# Bolt's MoCA bridge and internet access from a PC



## three_green (Aug 24, 2004)

I have a new Bolt sitting next to my wireless router and TV and plugged into the router via ethernet for it's internet access. I also selected from network settings "use this DVR to create a MoCA network" to allow a mini to work. I have a PC in another room (with coax only and lousy wifi reception) with media files I would like to stream (via Plex), and access the internet from the PC. If I connect the PC to coax via a Actiontec MoCA adapter, I'm pretty sure it will stream the videos through the Bolt's MoCA, but will this setup allow the PC internet access or do I need something else?


----------



## fcfc2 (Feb 19, 2015)

three_green said:


> I have a new Bolt sitting next to my wireless router and TV and plugged into the router via ethernet for it's internet access. I also selected from network settings "use this DVR to create a MoCA network" to allow a mini to work. I have a PC in another room (with coax only and lousy wifi reception) with media files I would like to stream (via Plex), and access the internet from the PC. If I connect the PC to coax via a Actiontec MoCA adapter, I'm pretty sure it will stream the videos through the Bolt's MoCA, but will this setup allow the PC internet access or do I need something else?


Hi,
You should be good with your plan. However, you don't mention who your ISP is or if your cable modem is MoCA friendly or equipped. Since you are planning to use the Bolt to establish your MoCA network, you might consider investing in the newer Actiontec MoCA 2.0 adapters to maximize your throughput, but the older ones (MoCA 1.1) will work ok. The other thing you will need, if you are not on Fios, is a MoCA POE or Whole Home DVR filter. One should be installed on the input of the first splitter to enter your home. The filter will provide security and actually strengthen the MoCA signal on your network. You may need another filter for your cable modem if not MoCA friendly and possibly one more if your ISP uses a TA, Tuning Adapter, with cable card services.


----------



## three_green (Aug 24, 2004)

Thanks for the fast reply!

Sorry I didn't give more complete information. ISP is Charter. I've had them for Internet for several years. I don't think my modem is MoCA equipped and I'm not sure if it's MoCA friendly. I had never even heard of MoCA until yesterday. My modem was provided by Charter and it's a Cisco DPC3008.

I'm switching to Charter for TV now. Charter sent two contract techs out yesterday. They installed a cable card into the Bolt and a tuning adapter, then they worked for over three hours and never could get the TiVo working and finally gave up and left.
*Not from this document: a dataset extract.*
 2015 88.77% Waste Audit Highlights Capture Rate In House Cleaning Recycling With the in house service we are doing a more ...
They tried three different tuning adapters and two cable cards. The light on the tuning adapter is flashing and they said it has to go to solid for it to work. Both techs said they hate TiVo and they're almost impossible to get to work. One said he's spent an entire week trying to get one to work before. The other said he hadn't worked with a TiVo in about a year and half and hopes he never sees another one. While they were working, I did some reading and learned about a POE filter and asked the techs if they had or were going to install a POE filter. Neither had ever heard of a POE filter and had no idea what I was talking about. I explained what I had read about POE filters and one tech said "oh yeah, we used to use those years ago, but we're all digital now and don't need those anymore".


----------



## krkaufman (Nov 25, 2003)

> I explained what I had read about POE filters and one tech said "oh yeah, we used to use those years ago, but we're all digital now and don't need those anymore"
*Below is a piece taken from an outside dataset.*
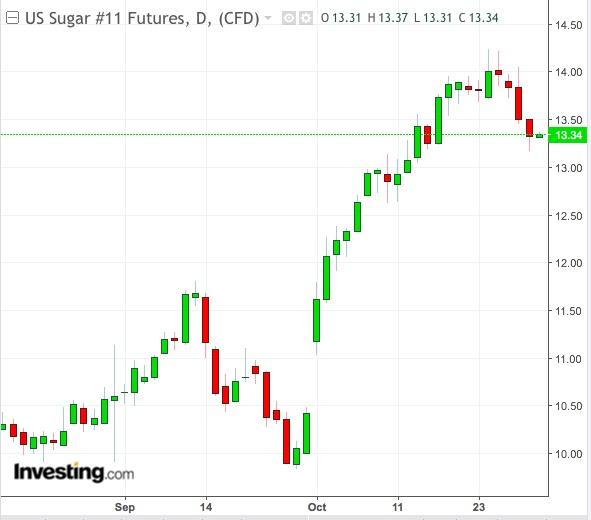 Sugar Daily Chart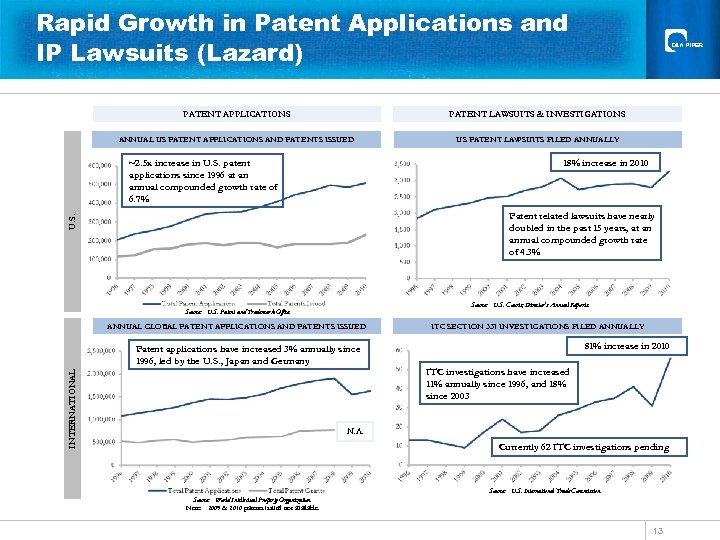 Rapid Growth in Patent Applications and IP Lawsuits (Lazard) PATENT APPLICATIONS PATENT LAWSUITS &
Heh, not a good sign! ... but were those goofs able to get your TiVo working, finally, with the tuning adapter?

How is your tuning adapter connected to your BOLT? Are they each connected directly to your coax line using a splitter, per Charter's install instructions, here, or was the BOLT fed from the tuning adapter's "TV Out" port?
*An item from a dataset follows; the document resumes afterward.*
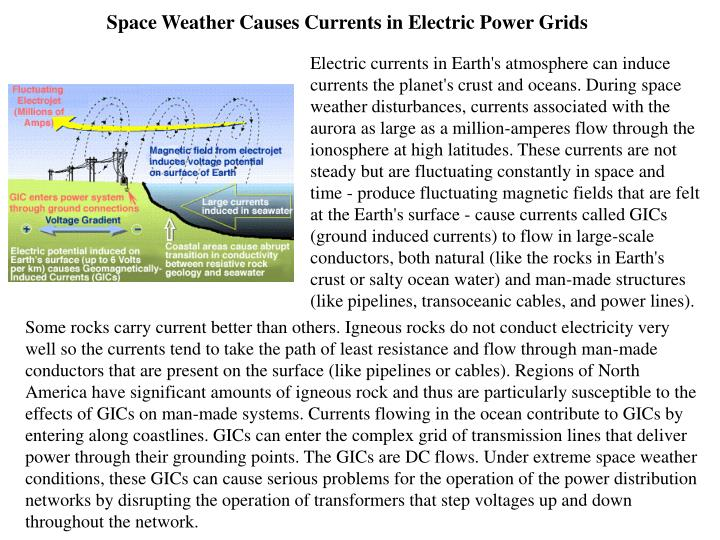 Space Weather Causes Currents in Electric Power Grids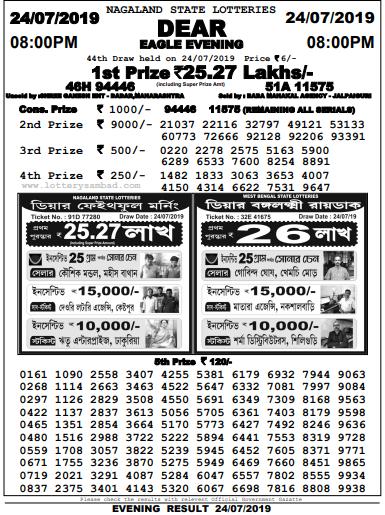 Dear Eagle Evening , Lottery Sambad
When the Charter techs were trying to get the tuning adapter working, had you already enabled MoCA on the BOLT? *With MoCA active on your network, the BOLT and tuning adapter need to use the splitter configuration and a MoCA filter should be attached to the input of the tuning adapter*, as fcfc2 mentioned.

edit: p.s. see this post, here, for background on MoCA and tuning adapters not getting along.

p.p.s. Your BOLT and tuning adapter should be connected in a fashion similar to the following diagram -- except imagine that the *MoCA adapter isn't there*, so the coax line would run directly from the splitter to the TiVo DVR *and* the Ethernet connection on the TiVo DVR connects to one of your router's LAN ports. The tuning adapter "TA" MoCA filter *should* be located as pictured.
Click 'Show' to see diagram...


Spoiler


----------



## three_green (Aug 24, 2004)

krkaufman said:


> Heh, not a good sign! ... but were those goofs able to get your TiVo working, finally, with the tuning adapter?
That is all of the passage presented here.